The 89-year-old Lee was hospitalised on Friday after experiencing a transient ischaemic attack, which occurs when blood flow to the brain stops for a period of time.
The condition is associated with irregular heartbeats.
A statement from the Prime Minister’s Office says he was discharged on Sunday and was resting at home.
He will receive anti-coagulation treatments to discourage the formation of blood clots.
A founding member of the ruling People’s Action Party, which transformed the country from a slow port city to a bustling metropolis, Lee became prime minister in 1959 and held power for 31 years.
His son Lee Hsien Loong is the current prime minister.
Meanwhile, analysts say Singapore’s biggest protest on Saturday in decades shows that the ruling party for over half a century is facing a more vocal electorate and must change or watch its popularity slide further.

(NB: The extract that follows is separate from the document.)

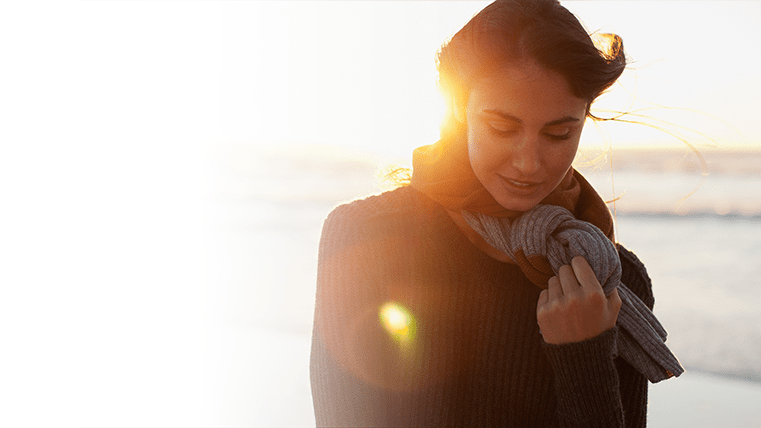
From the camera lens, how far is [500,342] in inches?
67.4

At least 2,000 Singaporeans chanted “we want change” and endured heavy downpours on Saturday to reject government immigration proposals, in a rare demonstration in the tightly controlled city-state of 5.3 million people.
Although low by global standards the turnout was the largest in some years in Singapore, where the People’s Action Party (PAP) has traditionally responded to any dissent with a firm hand, and provides the government with much to consider.
“I think that gradually the anti-PAP sentiment will build and spread unless there’s a very fundamental change in the way the PAP deals with the people, which I don’t see happening,” political analyst Seah Chiang Nee told AFP.
“I think there’s going to be a further decline in the popularity of the PAP between now and 2016,” added Seah, who runs the political website www.littlespeck.com, referring to the next general elections.
For most people at the rally, held at a designated free-speech corner after a Facebook campaign, it was their first time waving placards and chanting slogans against the PAP, which has ruled Singapore for almost 54 years.
Saturday’s protesters were rallying against government projections that the population could rise by a third to almost seven million in less than 20 years, with much of the increase resulting from immigration.